The Layers of Food Restrictions

Even when you’ve been eating intuitively for years, you may find restrictions popping up in your life!

Sarah shares that the layers of food restrictions can be like the 100 layer crepe cakes. Every time you peel one back, it seems like there is another one ready to take its place!

You may notice this happening physically — whether that’s the temptations to calorie count, control portion sizes, or restrict specific items. At some point, we start to move into more mental and psychologic concerns as well. For example, being a “better person” if you eat clean or maintain a smaller size. We also tend to have a lot of fear around things like carbs, fat, or other foods we may have demonized during our dieting journey.

Many women tend to think that if they stop dieting, their food will be different. Sarah notes that this is true, but it’s not the only change! You’ll be a different person too!

Your dieting came about for a reason, often a much deeper reason than we tend to acknowledge. You may have been managing anxiety, stress, or old traumas with your previous restriction/binging cycles. You may have used dieting to bond or connect with other women or people you care about. Dieting may have helped you cope with feeling inadequate.

When you STOP restricting, a lot can come up!

Dieting Makes us Feel Safe

Diets have served a purpose in our lives! Because of that, they have a certain amount of security attached.

When we start intuitive eating and release diets, we need to reconsider the coping mechanisms and tools we use to allow ourselves to still feel safe. After addressing the physical food restrictions connected to her diets, Sarah had to dive deep on the emotional needs that she had been using diets to manage!

From romantic relationships to personal connections to inadequacies and other core wounds — Sarah found that when she stopped restricting, she was faced with many old feelings and hurts she had never truly addressed.

Dieting had never been about “just” losing weight.

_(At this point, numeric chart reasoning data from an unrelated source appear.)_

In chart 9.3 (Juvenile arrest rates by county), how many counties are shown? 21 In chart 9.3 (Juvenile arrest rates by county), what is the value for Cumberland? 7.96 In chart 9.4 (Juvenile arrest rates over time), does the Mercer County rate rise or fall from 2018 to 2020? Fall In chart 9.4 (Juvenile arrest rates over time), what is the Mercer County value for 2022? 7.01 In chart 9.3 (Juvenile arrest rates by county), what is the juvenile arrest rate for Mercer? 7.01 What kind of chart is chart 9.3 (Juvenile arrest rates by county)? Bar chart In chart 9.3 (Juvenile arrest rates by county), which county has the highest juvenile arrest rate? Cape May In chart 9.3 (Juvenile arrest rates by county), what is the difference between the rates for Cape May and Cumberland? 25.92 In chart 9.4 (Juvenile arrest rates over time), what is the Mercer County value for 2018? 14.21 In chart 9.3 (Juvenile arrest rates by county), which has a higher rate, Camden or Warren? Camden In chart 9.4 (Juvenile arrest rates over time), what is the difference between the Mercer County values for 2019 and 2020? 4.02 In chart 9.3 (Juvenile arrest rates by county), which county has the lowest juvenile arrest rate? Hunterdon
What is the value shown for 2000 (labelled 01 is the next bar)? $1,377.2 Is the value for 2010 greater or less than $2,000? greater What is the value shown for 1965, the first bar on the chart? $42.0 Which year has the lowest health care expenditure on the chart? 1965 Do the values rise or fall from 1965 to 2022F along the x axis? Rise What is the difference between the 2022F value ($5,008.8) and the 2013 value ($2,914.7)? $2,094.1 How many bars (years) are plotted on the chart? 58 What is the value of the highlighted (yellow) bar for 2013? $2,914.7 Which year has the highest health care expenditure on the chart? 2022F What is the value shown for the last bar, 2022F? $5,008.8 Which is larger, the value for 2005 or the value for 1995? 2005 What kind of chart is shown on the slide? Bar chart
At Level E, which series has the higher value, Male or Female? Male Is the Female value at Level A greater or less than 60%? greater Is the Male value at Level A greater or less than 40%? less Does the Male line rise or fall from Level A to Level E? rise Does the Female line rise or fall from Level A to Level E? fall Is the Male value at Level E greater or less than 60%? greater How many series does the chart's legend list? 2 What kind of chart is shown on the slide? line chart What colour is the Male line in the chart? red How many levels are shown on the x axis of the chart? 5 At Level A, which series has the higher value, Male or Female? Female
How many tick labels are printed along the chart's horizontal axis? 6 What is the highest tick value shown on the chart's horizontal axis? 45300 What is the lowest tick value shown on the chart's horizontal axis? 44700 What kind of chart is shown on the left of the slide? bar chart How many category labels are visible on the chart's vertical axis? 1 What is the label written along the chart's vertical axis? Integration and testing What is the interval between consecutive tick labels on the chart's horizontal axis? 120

When we talk about food and body, we are never just talking about food and body. There are so many deep, core needs connected to what we eat! There are so many layers of food restriction that we’ll need to be willing to pass through!

Life Gets Better Without Diets

The diet industry creates a problem (making us feel inadequate and broken) and then offering a solution (start dieting!). In the process of ending that relationship, we get to start rebuilding our core beliefs about who we are.

Intuitive eating allows us to peel back all of the layers and messaging and become our truest, most authentic selves.

Sarah shares that the more she does this work, the fuller her life becomes. With less restriction, she experiences more abundance. She’s found herself more conscious of connections, wholeness, and gratitude in many areas of her life.

Rather than trying to get to the smallest size (and then intending to treat herself well at that later point), she’s able to treasure and value herself today, just as she is. She’s also seen an increase in the strength of her friendships and connections. Intuitive eating has enabled her to open herself to body positivity, social justice, and more care and concern for others and for the world around us.